The contrast between the lowering sky and the trees in their gleaming delicate white splendour made up a wonderful scene for eyes that had never before seen any of the moods of a northern winter. Stella, who had by this time passed the first stage of convalescence, sat by one of the large double windows of their sitting-room in the Eisengau pension looking at the scene with an impassive gaze. A book lay open on a table near her—some needlework had fallen to her feet, where Dustiefoot lay, alternately dozing off into a light slumber, and looking up at his mistress as if longing for some sign of recognition.

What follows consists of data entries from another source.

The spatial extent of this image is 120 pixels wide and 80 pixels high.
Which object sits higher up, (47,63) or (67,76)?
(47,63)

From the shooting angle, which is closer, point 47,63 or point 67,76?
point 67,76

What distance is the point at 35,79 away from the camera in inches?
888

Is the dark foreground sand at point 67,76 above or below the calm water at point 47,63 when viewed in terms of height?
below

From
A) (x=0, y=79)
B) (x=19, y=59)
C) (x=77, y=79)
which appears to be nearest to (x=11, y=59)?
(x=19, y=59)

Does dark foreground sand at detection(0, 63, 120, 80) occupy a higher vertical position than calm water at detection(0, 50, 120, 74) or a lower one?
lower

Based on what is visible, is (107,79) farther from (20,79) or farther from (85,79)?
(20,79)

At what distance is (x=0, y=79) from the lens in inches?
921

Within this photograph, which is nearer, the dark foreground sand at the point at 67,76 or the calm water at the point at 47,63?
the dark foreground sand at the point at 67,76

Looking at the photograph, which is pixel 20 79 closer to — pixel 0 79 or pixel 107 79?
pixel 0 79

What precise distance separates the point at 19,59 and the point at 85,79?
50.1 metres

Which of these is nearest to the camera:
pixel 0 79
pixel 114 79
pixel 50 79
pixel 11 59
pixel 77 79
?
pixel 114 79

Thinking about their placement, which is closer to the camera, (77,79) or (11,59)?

Ritchie sat near the open fireplace, the only one in the house, and constructed for an English invalid who had stayed there for a couple of years some time previously. There was a glowing coal fire whose lambent flames were joyously thrown back by blue-and-white tiles that lined the fireplace, each with figures more or less classic or symbolical. Ritchie looked up from the sporting newspaper he was reading and stared into the fire for some time with knitted brows. Then his eyes rested on some of these figures with a look of marked disapproval.
'I say, Stella.'
She turned round with a start.
'I wish you would come and tell me what some of these old hags are doing, or what they mean. Just look at this one with a stick something like a stock-whip handle, and a shock of wool on it.'
He placed a chair for Stella, and she looked at the figure he pointed out with a slow smile breaking on her face.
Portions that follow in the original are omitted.